== Listed records

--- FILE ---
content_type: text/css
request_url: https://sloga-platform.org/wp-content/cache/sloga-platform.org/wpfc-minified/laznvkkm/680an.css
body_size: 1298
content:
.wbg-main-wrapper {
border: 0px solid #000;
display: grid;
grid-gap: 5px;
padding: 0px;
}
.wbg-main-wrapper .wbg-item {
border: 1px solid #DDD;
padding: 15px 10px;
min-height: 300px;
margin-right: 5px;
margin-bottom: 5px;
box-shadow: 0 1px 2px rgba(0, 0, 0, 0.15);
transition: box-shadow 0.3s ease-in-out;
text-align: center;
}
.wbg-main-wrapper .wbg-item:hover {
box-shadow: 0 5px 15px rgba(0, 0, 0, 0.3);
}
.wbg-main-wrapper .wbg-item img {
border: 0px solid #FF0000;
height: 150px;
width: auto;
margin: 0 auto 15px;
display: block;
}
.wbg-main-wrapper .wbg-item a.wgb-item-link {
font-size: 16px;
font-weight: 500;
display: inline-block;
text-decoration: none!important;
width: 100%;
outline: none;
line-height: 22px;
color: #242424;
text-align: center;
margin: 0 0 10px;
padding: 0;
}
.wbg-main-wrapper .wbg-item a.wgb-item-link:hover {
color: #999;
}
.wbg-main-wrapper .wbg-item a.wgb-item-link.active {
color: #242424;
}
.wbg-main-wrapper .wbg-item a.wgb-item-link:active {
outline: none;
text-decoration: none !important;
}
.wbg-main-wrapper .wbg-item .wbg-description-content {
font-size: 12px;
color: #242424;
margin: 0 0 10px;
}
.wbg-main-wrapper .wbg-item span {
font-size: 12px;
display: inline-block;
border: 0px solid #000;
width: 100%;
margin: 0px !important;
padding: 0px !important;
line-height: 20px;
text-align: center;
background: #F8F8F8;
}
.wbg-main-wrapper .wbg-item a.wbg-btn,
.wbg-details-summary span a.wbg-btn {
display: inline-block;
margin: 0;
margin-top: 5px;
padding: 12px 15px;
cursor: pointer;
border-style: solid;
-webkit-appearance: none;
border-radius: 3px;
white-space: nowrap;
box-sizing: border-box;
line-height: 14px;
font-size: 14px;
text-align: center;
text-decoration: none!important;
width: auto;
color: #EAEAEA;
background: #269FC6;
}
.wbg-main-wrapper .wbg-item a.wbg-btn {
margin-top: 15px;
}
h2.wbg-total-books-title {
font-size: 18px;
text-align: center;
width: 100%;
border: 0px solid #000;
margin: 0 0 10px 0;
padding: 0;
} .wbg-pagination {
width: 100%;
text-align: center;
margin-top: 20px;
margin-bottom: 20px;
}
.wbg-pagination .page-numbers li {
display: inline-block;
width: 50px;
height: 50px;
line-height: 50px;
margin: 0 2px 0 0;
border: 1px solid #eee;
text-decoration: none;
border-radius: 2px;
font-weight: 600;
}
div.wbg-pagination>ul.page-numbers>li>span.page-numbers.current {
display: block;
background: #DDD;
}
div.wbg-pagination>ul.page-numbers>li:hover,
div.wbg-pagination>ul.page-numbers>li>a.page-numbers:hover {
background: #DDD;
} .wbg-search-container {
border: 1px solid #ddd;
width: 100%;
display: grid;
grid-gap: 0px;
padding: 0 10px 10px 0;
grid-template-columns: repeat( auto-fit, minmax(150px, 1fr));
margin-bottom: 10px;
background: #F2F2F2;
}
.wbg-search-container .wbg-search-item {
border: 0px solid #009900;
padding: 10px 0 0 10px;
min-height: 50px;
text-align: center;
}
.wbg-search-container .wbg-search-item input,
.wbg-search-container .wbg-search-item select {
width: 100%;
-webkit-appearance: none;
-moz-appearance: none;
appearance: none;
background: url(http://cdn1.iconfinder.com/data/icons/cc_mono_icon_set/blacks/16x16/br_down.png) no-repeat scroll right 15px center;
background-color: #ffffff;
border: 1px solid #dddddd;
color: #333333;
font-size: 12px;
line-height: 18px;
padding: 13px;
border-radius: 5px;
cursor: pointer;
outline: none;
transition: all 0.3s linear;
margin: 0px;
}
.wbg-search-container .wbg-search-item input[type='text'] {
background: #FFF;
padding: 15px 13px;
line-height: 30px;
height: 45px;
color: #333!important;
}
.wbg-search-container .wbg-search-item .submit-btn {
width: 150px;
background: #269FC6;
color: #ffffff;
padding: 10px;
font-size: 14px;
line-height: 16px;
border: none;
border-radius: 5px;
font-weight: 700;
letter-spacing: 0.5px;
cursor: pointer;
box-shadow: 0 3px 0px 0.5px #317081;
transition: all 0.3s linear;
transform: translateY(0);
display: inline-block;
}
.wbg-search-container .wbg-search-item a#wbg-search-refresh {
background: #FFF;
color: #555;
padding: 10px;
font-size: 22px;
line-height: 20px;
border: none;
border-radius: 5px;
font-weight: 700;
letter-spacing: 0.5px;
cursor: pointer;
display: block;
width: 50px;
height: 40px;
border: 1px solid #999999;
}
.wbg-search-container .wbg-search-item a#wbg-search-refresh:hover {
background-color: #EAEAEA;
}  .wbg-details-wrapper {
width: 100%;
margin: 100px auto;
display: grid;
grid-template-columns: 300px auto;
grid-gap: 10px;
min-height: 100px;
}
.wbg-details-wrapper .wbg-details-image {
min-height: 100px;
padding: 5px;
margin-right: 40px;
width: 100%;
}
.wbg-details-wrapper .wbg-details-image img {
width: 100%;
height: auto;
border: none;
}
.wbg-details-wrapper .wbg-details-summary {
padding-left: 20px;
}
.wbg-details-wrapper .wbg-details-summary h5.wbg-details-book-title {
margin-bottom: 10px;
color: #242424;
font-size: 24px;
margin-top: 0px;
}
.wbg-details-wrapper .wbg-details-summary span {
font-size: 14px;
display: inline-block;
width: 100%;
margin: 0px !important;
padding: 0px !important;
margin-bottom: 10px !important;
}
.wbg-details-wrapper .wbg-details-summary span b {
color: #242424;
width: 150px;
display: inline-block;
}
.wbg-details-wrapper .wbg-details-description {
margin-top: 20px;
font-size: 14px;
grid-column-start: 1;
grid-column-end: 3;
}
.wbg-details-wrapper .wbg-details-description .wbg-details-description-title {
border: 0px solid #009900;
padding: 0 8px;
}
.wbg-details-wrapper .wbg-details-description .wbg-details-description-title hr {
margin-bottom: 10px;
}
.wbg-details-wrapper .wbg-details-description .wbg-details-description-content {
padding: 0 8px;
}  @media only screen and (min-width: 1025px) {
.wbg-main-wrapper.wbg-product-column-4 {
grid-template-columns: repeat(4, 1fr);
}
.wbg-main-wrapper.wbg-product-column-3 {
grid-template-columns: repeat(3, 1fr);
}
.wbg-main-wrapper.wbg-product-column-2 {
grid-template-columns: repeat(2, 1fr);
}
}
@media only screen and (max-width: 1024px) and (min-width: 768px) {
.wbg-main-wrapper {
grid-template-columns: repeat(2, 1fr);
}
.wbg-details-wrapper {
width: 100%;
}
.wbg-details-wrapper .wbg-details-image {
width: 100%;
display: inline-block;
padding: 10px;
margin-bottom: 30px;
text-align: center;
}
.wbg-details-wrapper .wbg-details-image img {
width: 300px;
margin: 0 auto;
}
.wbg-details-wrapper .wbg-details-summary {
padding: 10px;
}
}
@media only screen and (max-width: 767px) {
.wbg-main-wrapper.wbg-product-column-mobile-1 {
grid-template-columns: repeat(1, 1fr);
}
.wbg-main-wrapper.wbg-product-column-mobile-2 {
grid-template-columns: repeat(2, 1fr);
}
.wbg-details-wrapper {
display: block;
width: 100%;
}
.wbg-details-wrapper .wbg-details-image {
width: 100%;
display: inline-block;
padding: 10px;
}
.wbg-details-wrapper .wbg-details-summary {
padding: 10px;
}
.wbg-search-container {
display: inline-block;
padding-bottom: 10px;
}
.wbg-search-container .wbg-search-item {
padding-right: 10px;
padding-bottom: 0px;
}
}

====

▸ **What to work on**:
Count the lines of the data that hold the string "appearance". The answer should be that number alone.

▸ **Task output**:
4